眼看就要元旦了,照例是每個班級要準備節目然後在班裡吃吃喝喝玩玩樂樂過一下午,韓非當然不會參加演出,但是他卻期待這場聯歡會,因爲嚴可要唱歌。

韓非美不茲茲的,看着女生們議論時候那種瘋狂的模樣,他心說嚴可整天唱給我聽,你們算個逑!

等到那一天韓非買了很多好吃的,每個桌子上放一包,“吃吧,我請客。”他的這種高興勁兒只保留到嚴可上臺的時候,因爲嚴可適合張曉琳一起上去的,他們要對唱一首萍聚。

看着兩個人在臺上深情對望,配合的天衣無縫韓非的腦子都要炸了,偏偏有不識時務的小弟瞎議論,“看見沒,我們初二三班的金童玉女,剛纔我還看到張曉琳給嚴可遞情書送禮物。”

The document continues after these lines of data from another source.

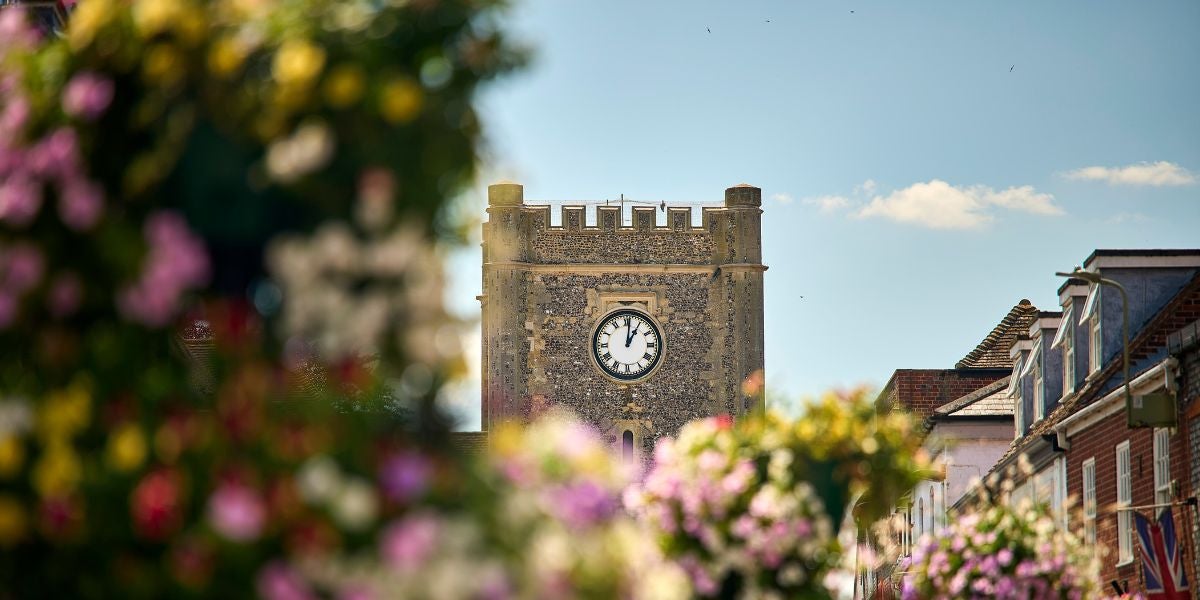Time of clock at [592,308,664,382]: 1:00
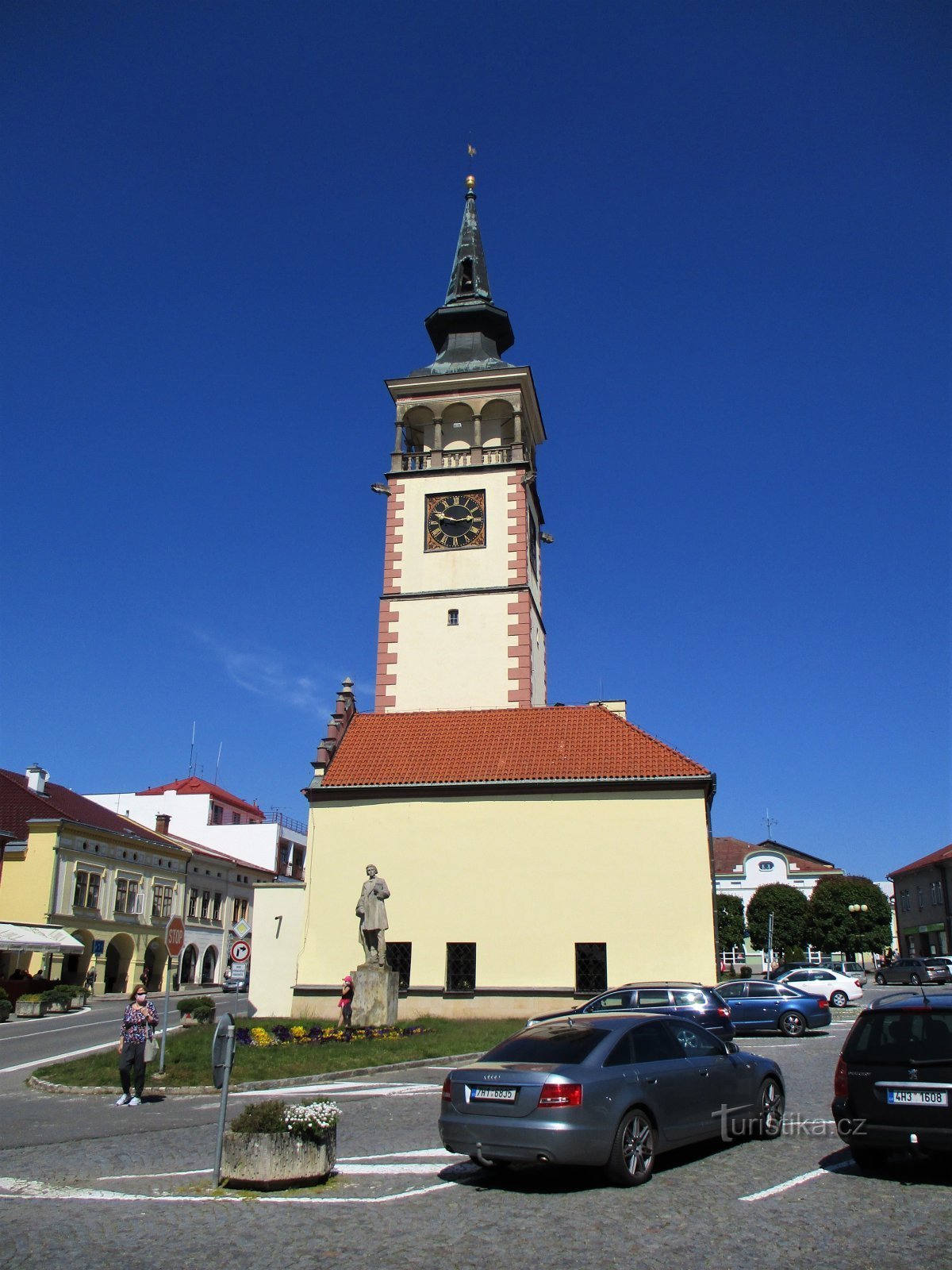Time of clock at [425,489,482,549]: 2:48
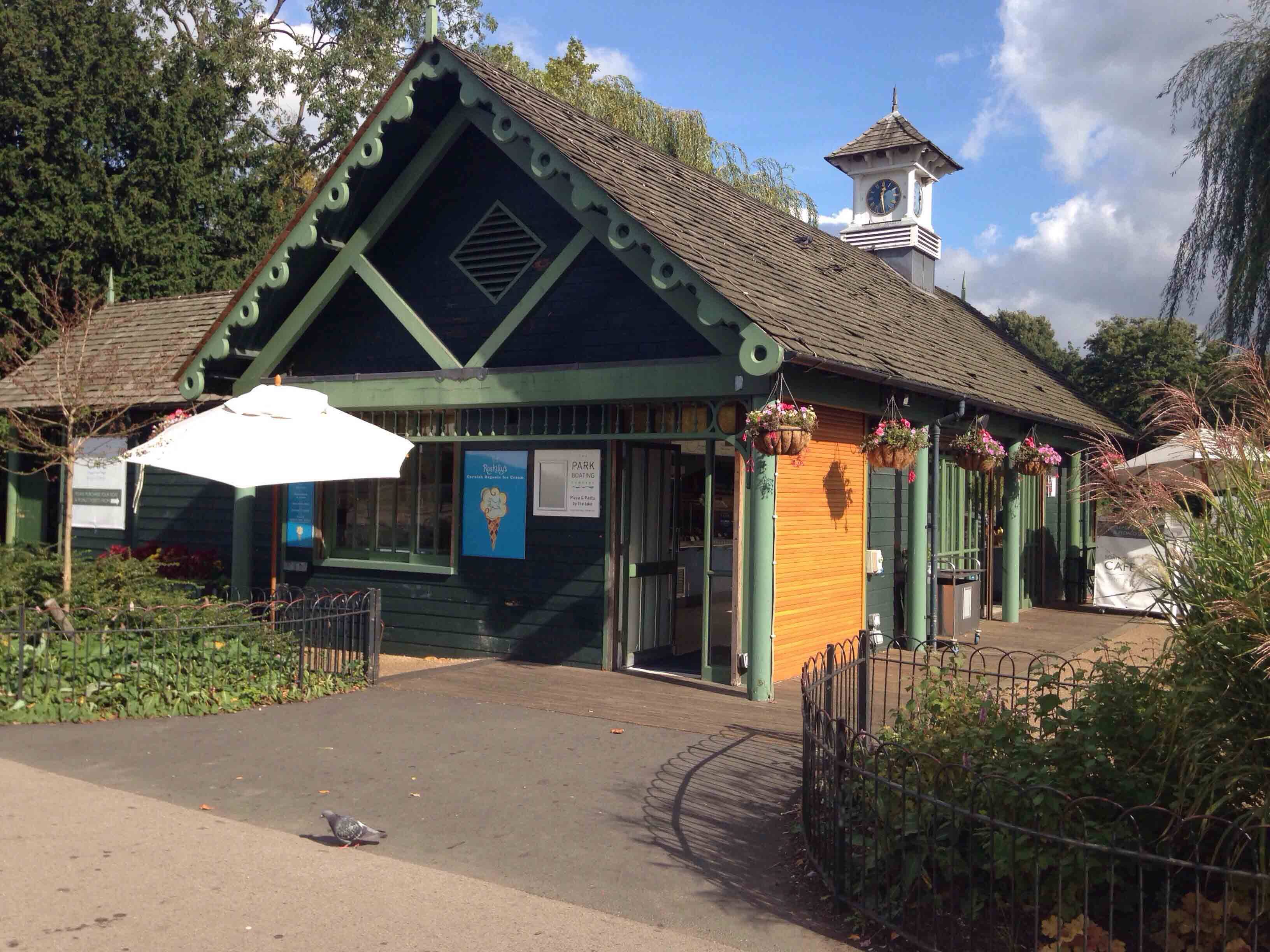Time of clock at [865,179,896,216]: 12:28
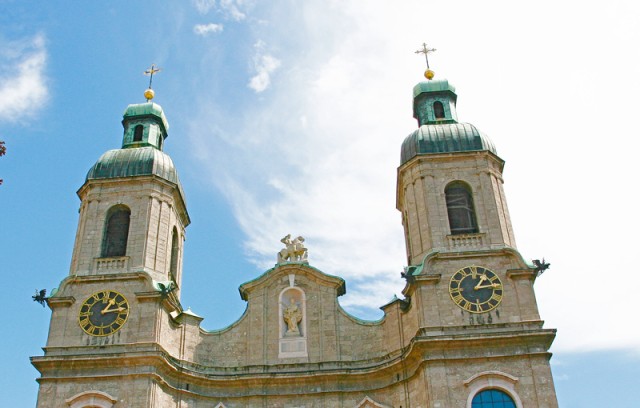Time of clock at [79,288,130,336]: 1:13
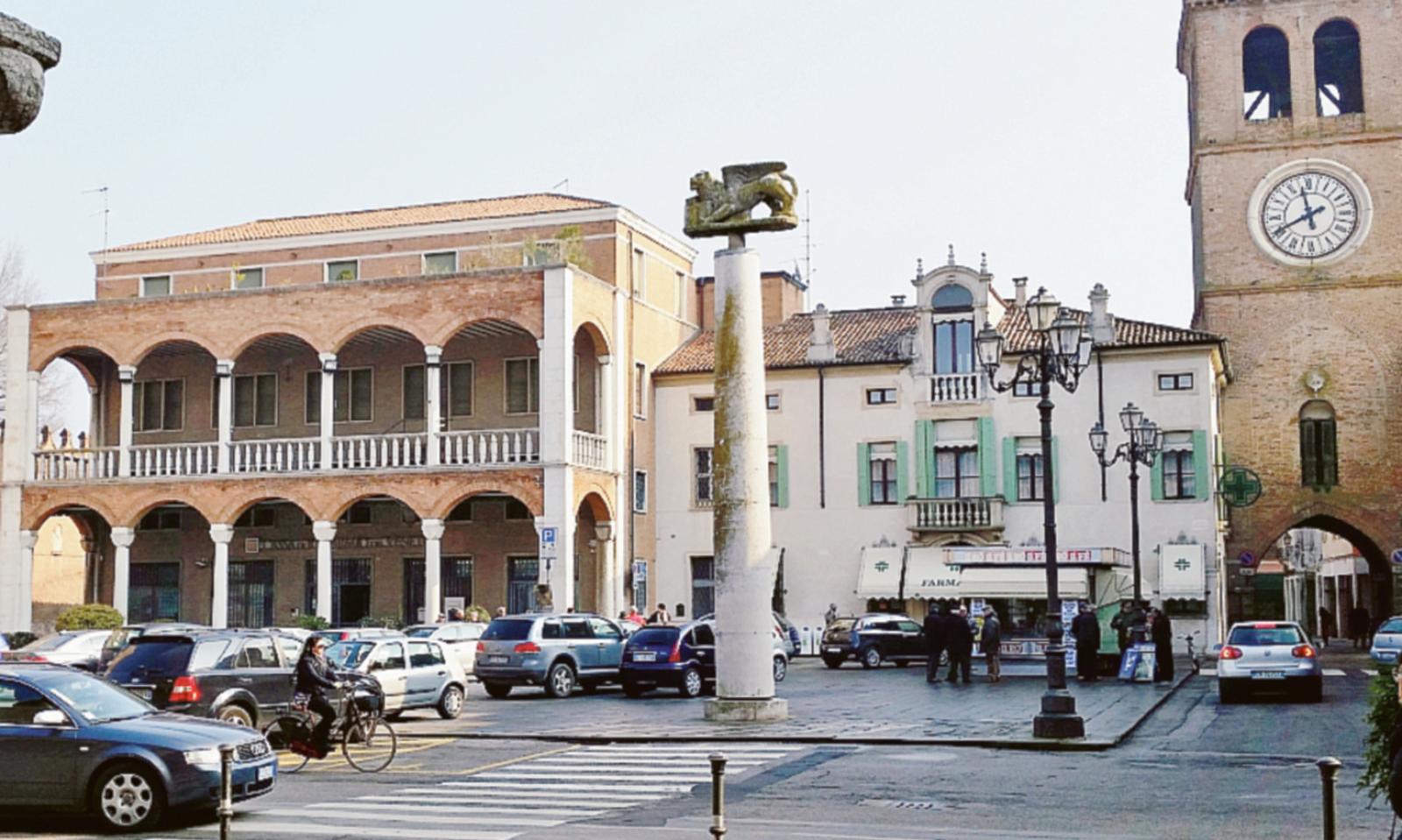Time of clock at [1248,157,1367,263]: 11:40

情書?禮物?韓非氣的暴跳如雷,他騰的站起來一腳踹翻了桌子,本來沉醉在歌聲裡的男女同學都嚇了一跳,有人還尖叫起來,總之當時情形很亂,框框鐺鐺響成一片,地上到處是滾來滾去的橘子蘋果。

韓非擦着講臺走出去,上面唱歌的嚴可早就停下來,韓非很大力的摔門,震得牆上的學生守則都掉下來,卻沒有一個人敢攔他,連班主任和任課老師都傻了。

嚴可喊了兩句讓大家安靜,然後又讓張曉琳從頭開始唱,這纔算救了場子,張曉琳對他臨危不亂的大將之風更加佩服,崇拜的不行。

下午放了學,嚴可自己騎車往家走,半道兒就看到有個傻逼站在風裡,衣服釦子也不繫,自己覺得瀟灑。

嚴可看都不看他,騎着車就從他身邊兒過去,他伸手扥住了嚴可的胳膊,一用力連人帶車都摔倒地上。

嚴可爬起來也不說話,扶起車子就想走,韓非搶過他的書包一抖,嘩啦啦所有的書本都掉地上。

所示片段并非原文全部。